----- BAGIAN DOKUMEN -----

OLEH: Honaratus Pigai(*
Demokrasi Sebagai Negara
Rakyat
Kata demokrasi berasal dari Yunani Kuno, yang
terdiri dari dua kata yaitu, demos yang berarti rakyat, dan kratos/cratein
yang berarti pemerintahan, sehingga dapat diartikan sebagai pemerintahan
rakyat, atau yang lebih kita kenal sebagai pemerintahan dari rakyat, oleh
rakyat dan untuk rakyat. Maka demokrasi sebagai bentuk atau mekanisme sistem
pemerintahan suatu negara, sebagai upaya mewujudkan kedaulatan rakyat
(kekuasaan warga negara) atas negara untuk dijalankan oleh pemerintah negara
tersebut.
Salah satu pilar demokrasi adalah prinsip trias politica yang membagi
ketiga kekuasaan politik negara (eksekutif, legislatif dan yudikatif).
Untuk mewujudkan tiga pilar tersebut lembaga negara yang saling lepas mesti berada dalam peringkat yang sejajar satu sama
lain. Kesejajaran dan independensi ketiga jenis lembaga negara ini diperlukan
agar ketiga lembaga negara ini bisa saling mengawasi dan saling mengontrol
berdasarkan prinsip checks and balances.
Jika ketiga pilar ini berada dalam keterpisahan dan tidak ada sikap
independensi antara satu dengan lainnya, akan mengakibatkan cacatnya demokrasi
di suatu negara.
Di pihak lain, ketiga pilar tersebut pun harus memiliki relasi yang
kokoh dengan masyarakat, karena masyarakatlah yang sebagai tulang punggung
negara, bukan pemerintahan. Karena pemerintahan ada karena rakyat, maka
keterkaitan antara tiga pilar ini pun harus memiliki keterikatan dengan rakyat
setempat dan harus menjawab keinginan rakyat.
Demokrasi dapat memberikan manfaat, bahwa
pada tingkat terakhir, rakyat merasakan langsung manfaat demokrasi yang
dilaksanakan. Rakyat berhak menikmati demokrasi, sebab hanya dengan demikianlah
arah kehidupan rakyat dapat diarahkan pada kehidupan yang lebih adil dalam
semua aspek kehidupan. Maka dari itu, negara demokrasi adalah negara yang
berlandaskan kehendak dan kemauan rakyat, karena kedaulatan berada di tangan
rakyat.

----- BARIS DATA -----

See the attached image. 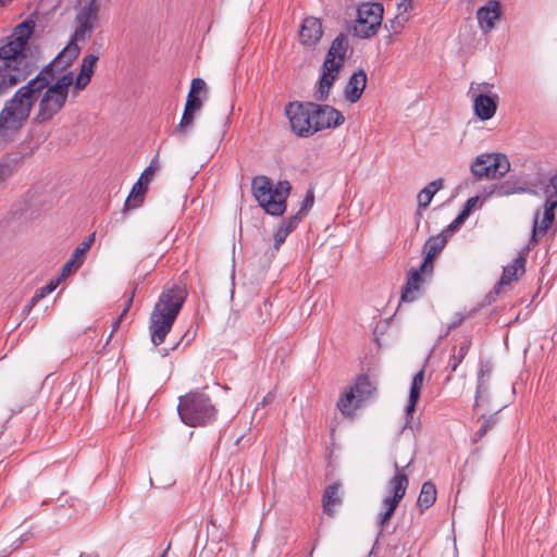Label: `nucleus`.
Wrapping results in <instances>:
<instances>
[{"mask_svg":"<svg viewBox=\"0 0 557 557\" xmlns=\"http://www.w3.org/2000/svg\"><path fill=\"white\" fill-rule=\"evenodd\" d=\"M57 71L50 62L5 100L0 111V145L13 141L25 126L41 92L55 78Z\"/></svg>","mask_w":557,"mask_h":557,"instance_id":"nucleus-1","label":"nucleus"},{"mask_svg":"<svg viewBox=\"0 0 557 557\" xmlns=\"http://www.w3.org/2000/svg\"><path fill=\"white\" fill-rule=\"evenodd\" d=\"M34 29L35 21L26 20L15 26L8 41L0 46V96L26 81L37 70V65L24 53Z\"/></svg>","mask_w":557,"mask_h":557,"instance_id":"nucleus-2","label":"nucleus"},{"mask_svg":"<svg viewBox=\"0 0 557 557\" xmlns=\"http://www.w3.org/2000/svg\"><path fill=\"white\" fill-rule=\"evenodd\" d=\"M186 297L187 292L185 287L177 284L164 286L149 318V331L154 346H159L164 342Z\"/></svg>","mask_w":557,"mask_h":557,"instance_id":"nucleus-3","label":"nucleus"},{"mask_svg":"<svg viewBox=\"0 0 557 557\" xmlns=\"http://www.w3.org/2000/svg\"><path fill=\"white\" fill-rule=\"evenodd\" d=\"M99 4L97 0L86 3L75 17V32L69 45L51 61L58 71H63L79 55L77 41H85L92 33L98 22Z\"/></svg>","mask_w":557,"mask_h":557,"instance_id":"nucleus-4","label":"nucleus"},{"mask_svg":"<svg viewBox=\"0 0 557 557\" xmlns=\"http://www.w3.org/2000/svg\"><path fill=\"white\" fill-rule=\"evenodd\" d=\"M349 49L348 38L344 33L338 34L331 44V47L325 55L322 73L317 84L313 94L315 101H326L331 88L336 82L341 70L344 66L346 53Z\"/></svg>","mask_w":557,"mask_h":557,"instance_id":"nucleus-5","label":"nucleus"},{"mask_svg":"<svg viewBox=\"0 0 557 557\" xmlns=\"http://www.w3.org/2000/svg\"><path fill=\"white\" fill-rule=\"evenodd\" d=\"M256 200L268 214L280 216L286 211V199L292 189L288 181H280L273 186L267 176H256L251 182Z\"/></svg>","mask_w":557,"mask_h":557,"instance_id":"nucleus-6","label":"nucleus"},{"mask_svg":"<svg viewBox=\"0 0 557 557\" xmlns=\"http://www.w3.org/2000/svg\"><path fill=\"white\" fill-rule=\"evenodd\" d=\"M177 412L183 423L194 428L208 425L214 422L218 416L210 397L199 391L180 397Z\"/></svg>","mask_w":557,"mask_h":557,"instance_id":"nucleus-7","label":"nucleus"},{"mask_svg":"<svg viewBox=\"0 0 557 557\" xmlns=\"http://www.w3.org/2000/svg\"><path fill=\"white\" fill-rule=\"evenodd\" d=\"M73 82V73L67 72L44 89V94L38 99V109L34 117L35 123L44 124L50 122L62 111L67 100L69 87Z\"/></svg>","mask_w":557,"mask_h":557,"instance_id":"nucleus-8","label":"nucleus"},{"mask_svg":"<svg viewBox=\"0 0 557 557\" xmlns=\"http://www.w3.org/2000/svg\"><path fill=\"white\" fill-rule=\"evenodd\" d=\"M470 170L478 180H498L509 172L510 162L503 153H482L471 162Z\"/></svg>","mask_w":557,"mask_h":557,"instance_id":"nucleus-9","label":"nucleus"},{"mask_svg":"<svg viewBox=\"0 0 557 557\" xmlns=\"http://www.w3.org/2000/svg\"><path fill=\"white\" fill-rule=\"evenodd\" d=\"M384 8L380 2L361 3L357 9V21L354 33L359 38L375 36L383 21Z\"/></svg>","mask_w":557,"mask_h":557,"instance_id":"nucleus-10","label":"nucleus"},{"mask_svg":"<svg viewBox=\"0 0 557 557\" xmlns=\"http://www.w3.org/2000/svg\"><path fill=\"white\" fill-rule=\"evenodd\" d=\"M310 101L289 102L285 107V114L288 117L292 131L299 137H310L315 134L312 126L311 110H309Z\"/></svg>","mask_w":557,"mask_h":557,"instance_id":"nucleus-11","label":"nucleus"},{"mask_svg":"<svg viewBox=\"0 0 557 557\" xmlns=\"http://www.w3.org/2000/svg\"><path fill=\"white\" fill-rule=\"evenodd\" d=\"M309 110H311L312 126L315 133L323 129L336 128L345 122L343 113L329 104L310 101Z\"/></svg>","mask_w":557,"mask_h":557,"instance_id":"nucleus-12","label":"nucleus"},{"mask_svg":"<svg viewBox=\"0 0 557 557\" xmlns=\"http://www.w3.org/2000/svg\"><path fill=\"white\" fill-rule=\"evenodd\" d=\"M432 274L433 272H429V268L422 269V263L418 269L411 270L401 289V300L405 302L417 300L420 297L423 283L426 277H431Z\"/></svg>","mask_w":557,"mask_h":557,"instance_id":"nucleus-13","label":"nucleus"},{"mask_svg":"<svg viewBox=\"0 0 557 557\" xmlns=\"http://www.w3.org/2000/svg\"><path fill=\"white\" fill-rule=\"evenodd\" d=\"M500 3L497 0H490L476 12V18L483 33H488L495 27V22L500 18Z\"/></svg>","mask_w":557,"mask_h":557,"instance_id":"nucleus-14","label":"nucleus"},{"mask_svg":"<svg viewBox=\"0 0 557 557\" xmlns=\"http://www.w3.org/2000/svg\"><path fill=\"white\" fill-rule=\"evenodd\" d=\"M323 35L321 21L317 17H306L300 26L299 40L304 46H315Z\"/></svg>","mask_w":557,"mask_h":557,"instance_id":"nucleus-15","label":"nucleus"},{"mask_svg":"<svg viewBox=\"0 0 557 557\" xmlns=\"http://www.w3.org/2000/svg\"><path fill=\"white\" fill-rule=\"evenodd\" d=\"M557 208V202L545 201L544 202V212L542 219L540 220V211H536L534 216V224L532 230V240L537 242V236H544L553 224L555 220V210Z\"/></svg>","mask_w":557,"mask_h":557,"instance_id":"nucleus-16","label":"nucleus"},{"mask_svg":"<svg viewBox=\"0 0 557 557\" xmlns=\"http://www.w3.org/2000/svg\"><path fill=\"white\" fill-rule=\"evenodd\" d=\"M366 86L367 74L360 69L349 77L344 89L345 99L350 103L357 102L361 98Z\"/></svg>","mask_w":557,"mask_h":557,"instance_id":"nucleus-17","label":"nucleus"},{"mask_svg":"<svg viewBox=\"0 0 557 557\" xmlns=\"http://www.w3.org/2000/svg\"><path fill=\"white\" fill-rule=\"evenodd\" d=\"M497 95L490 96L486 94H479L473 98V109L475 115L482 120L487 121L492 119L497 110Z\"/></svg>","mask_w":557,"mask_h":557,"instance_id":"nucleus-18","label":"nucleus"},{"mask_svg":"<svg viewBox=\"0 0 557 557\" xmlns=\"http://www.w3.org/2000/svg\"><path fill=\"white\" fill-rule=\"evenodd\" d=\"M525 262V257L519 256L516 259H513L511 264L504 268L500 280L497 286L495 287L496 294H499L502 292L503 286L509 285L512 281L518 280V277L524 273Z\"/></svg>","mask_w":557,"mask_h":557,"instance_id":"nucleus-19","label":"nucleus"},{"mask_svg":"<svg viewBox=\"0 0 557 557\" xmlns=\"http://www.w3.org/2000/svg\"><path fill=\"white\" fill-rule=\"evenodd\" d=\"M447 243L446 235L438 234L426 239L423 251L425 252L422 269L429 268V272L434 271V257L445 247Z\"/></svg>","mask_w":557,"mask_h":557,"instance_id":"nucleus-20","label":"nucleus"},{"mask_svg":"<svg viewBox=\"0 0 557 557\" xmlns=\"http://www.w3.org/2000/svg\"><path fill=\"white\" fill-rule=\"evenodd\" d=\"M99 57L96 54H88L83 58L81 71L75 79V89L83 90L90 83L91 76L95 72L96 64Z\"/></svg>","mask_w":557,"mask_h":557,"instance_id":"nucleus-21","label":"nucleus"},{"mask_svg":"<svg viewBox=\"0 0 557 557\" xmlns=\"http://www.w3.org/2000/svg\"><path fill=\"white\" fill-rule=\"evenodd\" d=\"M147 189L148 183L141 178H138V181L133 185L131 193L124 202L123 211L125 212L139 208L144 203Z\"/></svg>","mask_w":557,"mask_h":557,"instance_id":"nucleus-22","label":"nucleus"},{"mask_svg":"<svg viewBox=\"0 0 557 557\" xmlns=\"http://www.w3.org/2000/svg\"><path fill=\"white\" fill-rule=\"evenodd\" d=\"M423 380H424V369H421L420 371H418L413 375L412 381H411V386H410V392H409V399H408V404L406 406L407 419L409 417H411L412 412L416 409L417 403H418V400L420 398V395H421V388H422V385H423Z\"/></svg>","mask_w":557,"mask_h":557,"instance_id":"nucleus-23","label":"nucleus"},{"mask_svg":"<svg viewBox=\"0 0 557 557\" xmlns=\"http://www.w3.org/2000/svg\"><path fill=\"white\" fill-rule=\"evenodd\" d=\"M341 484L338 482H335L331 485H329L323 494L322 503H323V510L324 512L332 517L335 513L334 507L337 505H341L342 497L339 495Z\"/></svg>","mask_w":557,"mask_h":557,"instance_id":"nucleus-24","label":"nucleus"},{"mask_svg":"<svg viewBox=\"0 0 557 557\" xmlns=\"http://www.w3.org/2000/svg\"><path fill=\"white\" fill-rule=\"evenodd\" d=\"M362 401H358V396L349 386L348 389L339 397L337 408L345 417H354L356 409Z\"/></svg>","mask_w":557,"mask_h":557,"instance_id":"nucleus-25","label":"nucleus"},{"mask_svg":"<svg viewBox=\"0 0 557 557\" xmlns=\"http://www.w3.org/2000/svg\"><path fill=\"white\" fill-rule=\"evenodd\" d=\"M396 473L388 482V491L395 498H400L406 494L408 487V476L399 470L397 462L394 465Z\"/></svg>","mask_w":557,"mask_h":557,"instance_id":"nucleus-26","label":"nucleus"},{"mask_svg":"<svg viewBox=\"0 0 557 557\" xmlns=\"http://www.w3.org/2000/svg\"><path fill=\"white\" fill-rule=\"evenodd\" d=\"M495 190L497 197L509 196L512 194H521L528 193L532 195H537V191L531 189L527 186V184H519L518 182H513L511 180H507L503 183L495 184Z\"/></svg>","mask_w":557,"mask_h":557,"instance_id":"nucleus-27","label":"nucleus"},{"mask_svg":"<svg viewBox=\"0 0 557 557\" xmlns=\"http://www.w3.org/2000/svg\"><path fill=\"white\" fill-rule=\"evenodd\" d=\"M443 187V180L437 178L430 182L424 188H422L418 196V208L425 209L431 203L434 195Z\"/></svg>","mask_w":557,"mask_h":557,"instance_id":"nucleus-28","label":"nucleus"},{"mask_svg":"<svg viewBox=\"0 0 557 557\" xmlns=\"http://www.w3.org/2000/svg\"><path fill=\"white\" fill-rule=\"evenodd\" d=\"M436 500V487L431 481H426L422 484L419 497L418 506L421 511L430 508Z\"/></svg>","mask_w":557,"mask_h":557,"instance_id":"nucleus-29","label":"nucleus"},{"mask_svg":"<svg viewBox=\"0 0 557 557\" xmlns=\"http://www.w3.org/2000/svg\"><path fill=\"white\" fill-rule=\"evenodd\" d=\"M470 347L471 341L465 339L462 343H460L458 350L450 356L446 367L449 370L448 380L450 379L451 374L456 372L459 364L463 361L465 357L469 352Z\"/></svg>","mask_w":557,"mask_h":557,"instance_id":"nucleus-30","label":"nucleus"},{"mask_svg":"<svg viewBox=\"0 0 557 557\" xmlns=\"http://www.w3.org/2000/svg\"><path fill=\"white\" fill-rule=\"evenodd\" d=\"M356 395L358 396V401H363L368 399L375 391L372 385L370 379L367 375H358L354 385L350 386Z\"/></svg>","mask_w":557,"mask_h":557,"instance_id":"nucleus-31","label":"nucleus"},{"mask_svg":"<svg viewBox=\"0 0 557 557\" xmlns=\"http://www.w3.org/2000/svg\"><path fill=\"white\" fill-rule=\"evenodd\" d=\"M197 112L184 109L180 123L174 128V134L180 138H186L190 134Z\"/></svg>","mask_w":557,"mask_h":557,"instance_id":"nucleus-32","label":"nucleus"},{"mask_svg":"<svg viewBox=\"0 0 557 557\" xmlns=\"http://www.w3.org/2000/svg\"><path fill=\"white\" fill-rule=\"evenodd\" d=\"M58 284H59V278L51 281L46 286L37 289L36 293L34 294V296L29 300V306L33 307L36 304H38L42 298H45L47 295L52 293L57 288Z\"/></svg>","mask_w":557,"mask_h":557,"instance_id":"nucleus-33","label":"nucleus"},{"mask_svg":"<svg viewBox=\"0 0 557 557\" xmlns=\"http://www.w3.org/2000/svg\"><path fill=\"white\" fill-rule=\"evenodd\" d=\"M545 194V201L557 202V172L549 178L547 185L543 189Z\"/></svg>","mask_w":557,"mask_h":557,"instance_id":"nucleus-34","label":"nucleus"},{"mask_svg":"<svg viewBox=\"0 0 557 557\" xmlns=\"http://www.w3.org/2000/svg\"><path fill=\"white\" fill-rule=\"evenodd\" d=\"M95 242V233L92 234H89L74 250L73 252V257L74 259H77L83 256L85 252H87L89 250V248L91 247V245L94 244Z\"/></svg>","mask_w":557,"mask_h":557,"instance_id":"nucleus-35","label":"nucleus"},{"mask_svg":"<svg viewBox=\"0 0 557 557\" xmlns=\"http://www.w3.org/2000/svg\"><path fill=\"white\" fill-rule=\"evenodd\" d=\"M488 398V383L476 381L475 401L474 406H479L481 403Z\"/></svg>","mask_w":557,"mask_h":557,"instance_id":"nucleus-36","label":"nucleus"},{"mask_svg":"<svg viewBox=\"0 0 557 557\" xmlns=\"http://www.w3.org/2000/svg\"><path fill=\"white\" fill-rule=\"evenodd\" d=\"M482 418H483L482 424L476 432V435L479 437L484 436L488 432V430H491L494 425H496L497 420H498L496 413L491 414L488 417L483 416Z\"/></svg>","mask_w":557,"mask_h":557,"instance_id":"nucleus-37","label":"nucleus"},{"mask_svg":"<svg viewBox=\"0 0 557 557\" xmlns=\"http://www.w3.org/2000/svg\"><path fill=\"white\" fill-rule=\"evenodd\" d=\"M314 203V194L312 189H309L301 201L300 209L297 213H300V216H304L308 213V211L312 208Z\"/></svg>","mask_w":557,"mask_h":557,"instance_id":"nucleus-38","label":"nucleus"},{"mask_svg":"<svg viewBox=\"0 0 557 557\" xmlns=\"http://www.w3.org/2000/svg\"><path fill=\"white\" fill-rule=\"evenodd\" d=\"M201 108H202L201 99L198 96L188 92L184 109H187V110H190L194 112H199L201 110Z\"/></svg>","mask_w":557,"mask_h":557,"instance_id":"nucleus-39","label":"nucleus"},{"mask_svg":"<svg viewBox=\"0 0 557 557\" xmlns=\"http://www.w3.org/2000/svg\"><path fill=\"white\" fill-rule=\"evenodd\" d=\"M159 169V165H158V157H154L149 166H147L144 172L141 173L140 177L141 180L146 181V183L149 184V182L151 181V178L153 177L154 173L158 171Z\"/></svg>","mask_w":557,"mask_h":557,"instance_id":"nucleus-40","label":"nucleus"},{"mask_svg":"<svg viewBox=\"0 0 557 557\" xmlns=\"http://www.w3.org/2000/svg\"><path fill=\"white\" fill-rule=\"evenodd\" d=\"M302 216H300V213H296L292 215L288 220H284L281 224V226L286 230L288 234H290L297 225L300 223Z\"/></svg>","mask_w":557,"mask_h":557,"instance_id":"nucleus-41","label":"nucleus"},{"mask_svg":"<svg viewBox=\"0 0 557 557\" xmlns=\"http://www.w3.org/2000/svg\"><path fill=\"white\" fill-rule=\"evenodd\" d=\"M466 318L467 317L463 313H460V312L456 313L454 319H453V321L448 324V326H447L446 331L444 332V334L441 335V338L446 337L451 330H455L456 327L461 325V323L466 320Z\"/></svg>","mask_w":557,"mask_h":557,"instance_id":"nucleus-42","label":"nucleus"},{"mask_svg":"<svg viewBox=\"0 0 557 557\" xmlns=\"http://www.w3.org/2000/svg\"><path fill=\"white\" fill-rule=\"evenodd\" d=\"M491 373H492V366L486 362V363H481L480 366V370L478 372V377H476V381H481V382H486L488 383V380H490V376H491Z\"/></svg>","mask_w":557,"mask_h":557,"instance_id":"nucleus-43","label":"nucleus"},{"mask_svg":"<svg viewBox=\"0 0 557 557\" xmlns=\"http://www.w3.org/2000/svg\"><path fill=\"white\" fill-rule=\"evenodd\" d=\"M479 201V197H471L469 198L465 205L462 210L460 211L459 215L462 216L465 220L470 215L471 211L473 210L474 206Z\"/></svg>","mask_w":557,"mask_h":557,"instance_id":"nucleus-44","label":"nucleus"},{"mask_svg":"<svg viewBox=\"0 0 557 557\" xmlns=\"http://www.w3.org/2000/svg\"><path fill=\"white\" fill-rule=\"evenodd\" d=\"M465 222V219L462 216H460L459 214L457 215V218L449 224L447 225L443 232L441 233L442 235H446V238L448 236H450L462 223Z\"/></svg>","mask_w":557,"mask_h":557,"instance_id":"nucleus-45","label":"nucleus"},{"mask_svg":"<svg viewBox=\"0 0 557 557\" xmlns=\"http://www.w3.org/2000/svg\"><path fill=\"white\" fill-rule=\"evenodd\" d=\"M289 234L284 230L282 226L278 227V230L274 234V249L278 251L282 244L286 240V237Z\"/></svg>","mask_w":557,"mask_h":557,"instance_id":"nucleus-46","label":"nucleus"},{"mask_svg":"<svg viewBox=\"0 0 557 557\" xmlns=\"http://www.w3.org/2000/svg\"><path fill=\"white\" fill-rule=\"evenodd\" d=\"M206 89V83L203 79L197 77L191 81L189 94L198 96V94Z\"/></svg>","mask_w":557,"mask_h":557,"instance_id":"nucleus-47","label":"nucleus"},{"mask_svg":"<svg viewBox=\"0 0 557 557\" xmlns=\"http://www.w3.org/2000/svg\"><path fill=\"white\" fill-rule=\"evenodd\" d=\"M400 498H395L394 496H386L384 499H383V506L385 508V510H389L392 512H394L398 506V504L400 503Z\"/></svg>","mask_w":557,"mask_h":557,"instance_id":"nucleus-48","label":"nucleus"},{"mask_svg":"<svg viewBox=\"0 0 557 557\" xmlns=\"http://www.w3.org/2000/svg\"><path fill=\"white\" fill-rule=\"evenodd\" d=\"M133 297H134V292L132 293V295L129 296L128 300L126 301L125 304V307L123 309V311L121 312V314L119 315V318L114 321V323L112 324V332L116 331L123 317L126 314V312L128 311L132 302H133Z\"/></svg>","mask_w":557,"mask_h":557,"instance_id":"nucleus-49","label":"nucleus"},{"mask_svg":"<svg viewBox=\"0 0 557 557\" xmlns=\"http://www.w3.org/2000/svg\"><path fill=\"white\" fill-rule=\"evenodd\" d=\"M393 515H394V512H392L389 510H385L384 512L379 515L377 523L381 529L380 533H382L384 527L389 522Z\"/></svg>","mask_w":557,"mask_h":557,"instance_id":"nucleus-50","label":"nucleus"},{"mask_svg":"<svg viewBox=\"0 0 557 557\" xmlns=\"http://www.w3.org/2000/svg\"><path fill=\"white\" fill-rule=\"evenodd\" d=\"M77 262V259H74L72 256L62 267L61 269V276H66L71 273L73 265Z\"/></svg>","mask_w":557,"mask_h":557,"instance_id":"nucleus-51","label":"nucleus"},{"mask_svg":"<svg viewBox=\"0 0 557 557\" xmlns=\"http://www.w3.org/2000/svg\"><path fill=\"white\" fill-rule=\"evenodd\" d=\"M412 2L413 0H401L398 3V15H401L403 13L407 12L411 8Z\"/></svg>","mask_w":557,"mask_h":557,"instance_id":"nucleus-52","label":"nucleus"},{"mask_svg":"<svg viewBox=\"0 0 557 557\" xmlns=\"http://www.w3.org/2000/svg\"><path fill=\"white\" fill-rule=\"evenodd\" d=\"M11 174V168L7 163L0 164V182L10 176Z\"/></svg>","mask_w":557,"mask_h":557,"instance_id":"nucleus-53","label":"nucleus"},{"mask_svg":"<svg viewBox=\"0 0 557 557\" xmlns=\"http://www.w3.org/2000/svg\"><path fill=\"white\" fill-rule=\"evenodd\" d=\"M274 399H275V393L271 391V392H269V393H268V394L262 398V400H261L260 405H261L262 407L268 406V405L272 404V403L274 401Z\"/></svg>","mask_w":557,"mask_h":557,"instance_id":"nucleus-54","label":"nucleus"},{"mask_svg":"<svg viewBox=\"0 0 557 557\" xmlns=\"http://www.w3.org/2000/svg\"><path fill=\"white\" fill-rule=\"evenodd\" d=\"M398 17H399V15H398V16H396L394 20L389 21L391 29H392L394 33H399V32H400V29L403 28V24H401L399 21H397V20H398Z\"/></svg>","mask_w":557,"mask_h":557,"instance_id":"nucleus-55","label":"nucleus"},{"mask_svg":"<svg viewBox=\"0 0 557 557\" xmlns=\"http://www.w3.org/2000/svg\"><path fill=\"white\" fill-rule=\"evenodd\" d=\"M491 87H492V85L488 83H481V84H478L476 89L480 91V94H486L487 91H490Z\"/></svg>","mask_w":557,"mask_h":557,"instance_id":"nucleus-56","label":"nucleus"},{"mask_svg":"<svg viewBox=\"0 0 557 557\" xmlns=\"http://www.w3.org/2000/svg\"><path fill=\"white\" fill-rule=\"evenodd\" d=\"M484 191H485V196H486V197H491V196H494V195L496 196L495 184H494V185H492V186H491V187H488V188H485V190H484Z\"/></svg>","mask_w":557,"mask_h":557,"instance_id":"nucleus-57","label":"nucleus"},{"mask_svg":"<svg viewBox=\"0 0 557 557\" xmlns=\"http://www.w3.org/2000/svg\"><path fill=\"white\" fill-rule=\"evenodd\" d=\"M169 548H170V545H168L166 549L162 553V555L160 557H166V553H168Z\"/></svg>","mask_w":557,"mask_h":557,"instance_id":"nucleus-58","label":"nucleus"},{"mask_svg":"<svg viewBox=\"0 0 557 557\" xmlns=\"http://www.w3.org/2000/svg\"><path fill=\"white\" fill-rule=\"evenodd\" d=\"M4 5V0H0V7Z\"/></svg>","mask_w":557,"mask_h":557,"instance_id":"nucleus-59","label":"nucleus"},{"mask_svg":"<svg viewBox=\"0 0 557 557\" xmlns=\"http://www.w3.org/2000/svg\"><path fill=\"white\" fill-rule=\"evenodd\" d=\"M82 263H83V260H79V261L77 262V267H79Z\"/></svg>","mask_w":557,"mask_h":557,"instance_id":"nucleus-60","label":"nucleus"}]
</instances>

-----

Ubah paragraf dalam teks tentang demokrasi di atas yang dimulai dengan "Salah satu pilar demokrasi" menjadi daftar singkat tanpa menghilangkan fakta utamanya.

- Salah satu pilar demokrasi adalah trias politica, yang membagi kekuasaan politik negara menjadi tiga: eksekutif, legislatif, dan yudikatif.
- Lembaga negara untuk ketiga pilar itu harus terpisah satu sama lain dan punya kedudukan yang sejajar.
- Kesejajaran dan kemandirian ini diperlukan agar ketiganya bisa saling mengawasi dan saling mengontrol berdasarkan prinsip checks and balances.